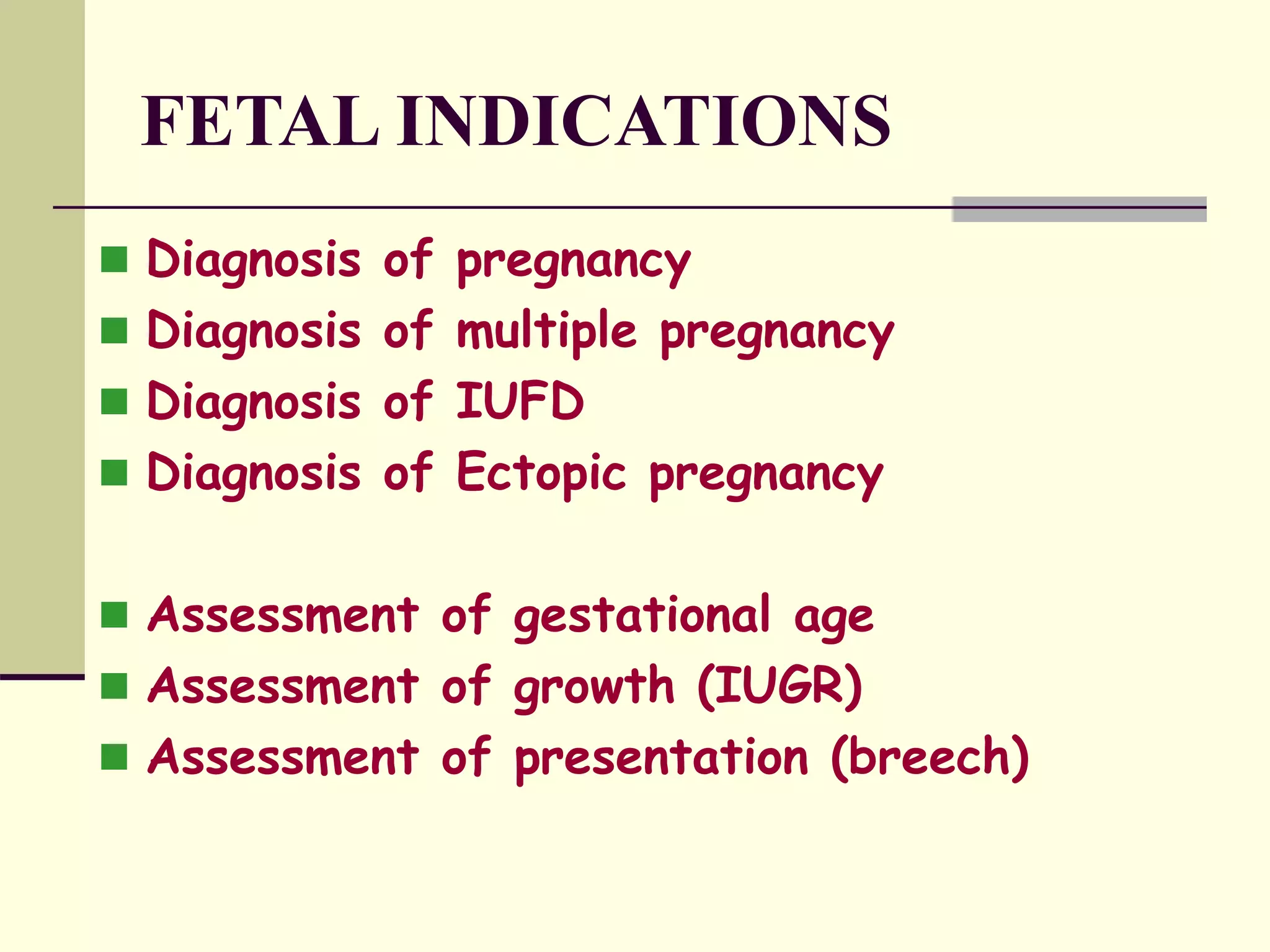 FETAL INDICATIONS

- Diagnosis of pregnancy
- Diagnosis of multiple pregnancy
- Diagnosis of IUFD
- Diagnosis of Ectopic pregnancy

- Assessment of gestational age
- Assessment of growth (IUGR)
- Assessment of presentation (breech)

##############################

Exercise details
The lines to write out run from the one with "- Diagnosis of IUFD" through the end of the records. Give them exactly, and only them.

Written response
- Diagnosis of IUFD
- Diagnosis of Ectopic pregnancy

- Assessment of gestational age
- Assessment of growth (IUGR)
- Assessment of presentation (breech)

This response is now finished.